GET_LOCATION_TOOL_OAI: dict[str, Any] = tool_helpers.oai_responses_tool_from_model(
"get_location_info",
"Get the location information for an IP address. This includes the city, state, and country.",
GetLocationRequest)
GET_IP_ADDRESS_TOOL_OAI: dict[str, Any] = tool_helpers.oai_responses_tool_from_model(
"get_ip_address",
"Get the IP address of the current machine.",
None)
# The functions
def get_ip_address() -> str:
response = requests.get("https://icanhazip.com")
response.raise_for_status()
return response.text.strip()
def get_location_info(req: GetLocationRequest) -> str:
response = requests.get(f"http://ip-api.com/json/{req.ipaddress}")
response.raise_for_status()
result = response.json()
return f"{result['city']}, {result['regionName']}, {result['country']}"
See files in github for more tool definitions.
Create the Worker
The worker is the process that dispatches work to the various parts of the agent implementation - the orchestrator and the activities for the LLM and tool invocations.
File: worker.py
import asyncio
from temporalio.client import Client
from temporalio.worker import Worker
from workflows.agent import AgentWorkflow
from activities import openai_responses, tool_invoker
from temporalio.contrib.pydantic import pydantic_data_converter
from concurrent.futures import ThreadPoolExecutor
async def main():
client = await Client.connect(
"localhost:7233",
data_converter=pydantic_data_converter,
)
worker = Worker(
client,
task_queue="tool-invoking-agent-python-task-queue",
workflows=[
AgentWorkflow,
],
activities=[
openai_responses.create,
tool_invoker.dynamic_tool_activity,
],
activity_executor=ThreadPoolExecutor(max_workers=10),
)
await worker.run()
if __name__ == "__main__":
asyncio.run(main())
Initiate an interaction with the agent
In order to interact with this simple AI agent, we create a Temporal client and execute a workflow.
File:start_workflow.py
import asyncio
import sys
import uuid
from temporalio.client import Client
from workflows.agent import AgentWorkflow
from temporalio.contrib.pydantic import pydantic_data_converter
async def main():
client = await Client.connect(
"localhost:7233",
data_converter=pydantic_data_converter,
)
query = sys.argv[1] if len(sys.argv) > 1 else "Tell me about recursion"
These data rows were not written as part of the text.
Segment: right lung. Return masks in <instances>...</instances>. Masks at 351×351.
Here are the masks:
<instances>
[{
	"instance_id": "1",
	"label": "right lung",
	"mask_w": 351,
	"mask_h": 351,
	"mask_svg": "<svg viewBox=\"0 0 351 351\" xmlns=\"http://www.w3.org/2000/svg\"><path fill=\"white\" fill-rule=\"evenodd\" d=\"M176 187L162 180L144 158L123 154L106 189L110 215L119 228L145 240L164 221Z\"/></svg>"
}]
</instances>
# Submit the the agent workflow for execution
result = await client.execute_workflow(
AgentWorkflow.run,
query,
id=f"agentic-loop-id-{uuid.uuid4()}",
task_queue="tool-invoking-agent-python-task-queue",
)
print(f"Result: {result}")
if __name__ == "__main__":
asyncio.run(main())
Running the app
In the terminal where you run the agent worker, set an OpenAI API key:
export OPENAI_API_KEY=sk...
uv sync
Start the agent worker:
uv run python -m worker
Make request to the agent:
uv run python -m start_workflow "are there any weather alerts for where I am?"
Try a number of different user prompts:
uv run python -m start_workflow "where am I?"
uv run python -m start_workflow "what is my ip address?"
uv run python -m start_workflow "can I please have a random number?"